Written instruction:
Write out the rows from the line with "What separation can" through the end of the rows, in full. In the answers only, multiply every distance and coordinate by 2.05 and round each result to as many decimal places as the original had, rounding halves up.
== Listed entries ==
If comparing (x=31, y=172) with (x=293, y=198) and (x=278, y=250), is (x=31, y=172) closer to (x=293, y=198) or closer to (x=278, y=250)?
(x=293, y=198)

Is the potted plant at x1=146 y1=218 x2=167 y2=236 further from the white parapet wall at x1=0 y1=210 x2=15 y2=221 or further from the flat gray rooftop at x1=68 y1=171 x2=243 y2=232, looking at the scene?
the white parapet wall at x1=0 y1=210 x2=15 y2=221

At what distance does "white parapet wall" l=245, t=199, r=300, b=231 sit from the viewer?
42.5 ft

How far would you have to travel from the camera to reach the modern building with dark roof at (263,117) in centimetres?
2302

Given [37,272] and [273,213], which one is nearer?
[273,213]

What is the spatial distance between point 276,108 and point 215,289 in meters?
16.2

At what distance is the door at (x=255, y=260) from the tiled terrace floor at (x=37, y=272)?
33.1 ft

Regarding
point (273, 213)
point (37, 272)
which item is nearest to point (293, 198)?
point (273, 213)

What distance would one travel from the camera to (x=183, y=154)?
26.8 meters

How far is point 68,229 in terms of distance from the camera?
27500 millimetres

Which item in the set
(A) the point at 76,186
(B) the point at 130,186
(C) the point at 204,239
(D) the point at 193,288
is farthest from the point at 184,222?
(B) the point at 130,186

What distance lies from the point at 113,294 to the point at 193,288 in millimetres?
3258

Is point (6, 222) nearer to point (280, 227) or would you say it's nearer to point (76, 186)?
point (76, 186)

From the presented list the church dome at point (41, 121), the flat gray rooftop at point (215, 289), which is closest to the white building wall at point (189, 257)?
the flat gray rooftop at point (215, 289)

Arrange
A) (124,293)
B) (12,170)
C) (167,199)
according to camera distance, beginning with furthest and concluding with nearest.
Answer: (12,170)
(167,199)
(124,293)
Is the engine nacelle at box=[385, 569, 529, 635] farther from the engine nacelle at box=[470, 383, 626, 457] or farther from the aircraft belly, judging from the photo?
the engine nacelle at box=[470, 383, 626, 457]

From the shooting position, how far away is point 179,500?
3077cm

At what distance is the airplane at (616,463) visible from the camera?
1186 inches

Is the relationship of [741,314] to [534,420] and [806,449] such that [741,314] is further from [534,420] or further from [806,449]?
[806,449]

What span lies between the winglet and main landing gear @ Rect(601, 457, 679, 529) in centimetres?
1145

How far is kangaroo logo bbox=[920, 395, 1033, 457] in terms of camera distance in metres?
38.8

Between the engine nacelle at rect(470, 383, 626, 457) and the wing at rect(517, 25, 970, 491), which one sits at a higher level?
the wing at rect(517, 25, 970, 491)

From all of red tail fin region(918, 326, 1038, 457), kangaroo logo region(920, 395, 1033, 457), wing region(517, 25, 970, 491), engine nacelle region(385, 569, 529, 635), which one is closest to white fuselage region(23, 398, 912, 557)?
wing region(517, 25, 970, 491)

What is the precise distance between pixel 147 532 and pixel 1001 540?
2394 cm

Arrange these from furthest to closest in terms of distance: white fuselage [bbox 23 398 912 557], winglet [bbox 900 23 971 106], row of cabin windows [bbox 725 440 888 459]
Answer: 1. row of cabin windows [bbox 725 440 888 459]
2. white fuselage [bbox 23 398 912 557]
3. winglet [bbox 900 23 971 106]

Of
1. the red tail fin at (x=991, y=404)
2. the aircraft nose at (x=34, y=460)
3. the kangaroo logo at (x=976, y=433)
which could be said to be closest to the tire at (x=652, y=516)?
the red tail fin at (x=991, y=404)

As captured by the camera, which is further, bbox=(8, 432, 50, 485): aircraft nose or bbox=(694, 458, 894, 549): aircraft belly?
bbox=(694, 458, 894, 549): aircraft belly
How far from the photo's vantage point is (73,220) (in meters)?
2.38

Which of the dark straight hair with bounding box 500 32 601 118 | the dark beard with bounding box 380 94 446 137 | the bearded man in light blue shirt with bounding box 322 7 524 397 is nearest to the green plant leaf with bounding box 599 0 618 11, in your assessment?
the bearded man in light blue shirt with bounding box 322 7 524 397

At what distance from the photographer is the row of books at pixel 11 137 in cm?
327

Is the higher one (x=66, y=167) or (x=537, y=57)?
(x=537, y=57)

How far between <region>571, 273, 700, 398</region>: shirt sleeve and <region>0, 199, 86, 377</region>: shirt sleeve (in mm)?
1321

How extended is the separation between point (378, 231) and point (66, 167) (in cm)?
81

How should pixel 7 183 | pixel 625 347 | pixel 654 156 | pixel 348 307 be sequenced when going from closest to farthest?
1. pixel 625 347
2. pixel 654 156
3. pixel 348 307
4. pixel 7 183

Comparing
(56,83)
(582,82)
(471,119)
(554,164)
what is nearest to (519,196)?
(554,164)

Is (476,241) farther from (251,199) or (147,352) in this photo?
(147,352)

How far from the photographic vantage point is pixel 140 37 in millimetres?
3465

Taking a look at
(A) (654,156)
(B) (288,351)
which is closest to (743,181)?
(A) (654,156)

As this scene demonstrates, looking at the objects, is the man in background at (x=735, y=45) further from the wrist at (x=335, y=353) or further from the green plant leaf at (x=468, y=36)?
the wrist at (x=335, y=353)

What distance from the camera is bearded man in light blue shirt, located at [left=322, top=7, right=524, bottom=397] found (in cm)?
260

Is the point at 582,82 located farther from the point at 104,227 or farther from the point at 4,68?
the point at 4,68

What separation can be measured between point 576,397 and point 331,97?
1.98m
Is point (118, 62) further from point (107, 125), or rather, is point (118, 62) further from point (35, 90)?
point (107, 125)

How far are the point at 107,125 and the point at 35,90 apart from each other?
===
Answer below:
What separation can be measured between point 576,397 and point 331,97?
4.06m
Is point (118, 62) further from point (107, 125), or rather, is point (118, 62) further from point (35, 90)?
point (219, 256)

How far are the point at 107,125 and the point at 35,90 apart from each other?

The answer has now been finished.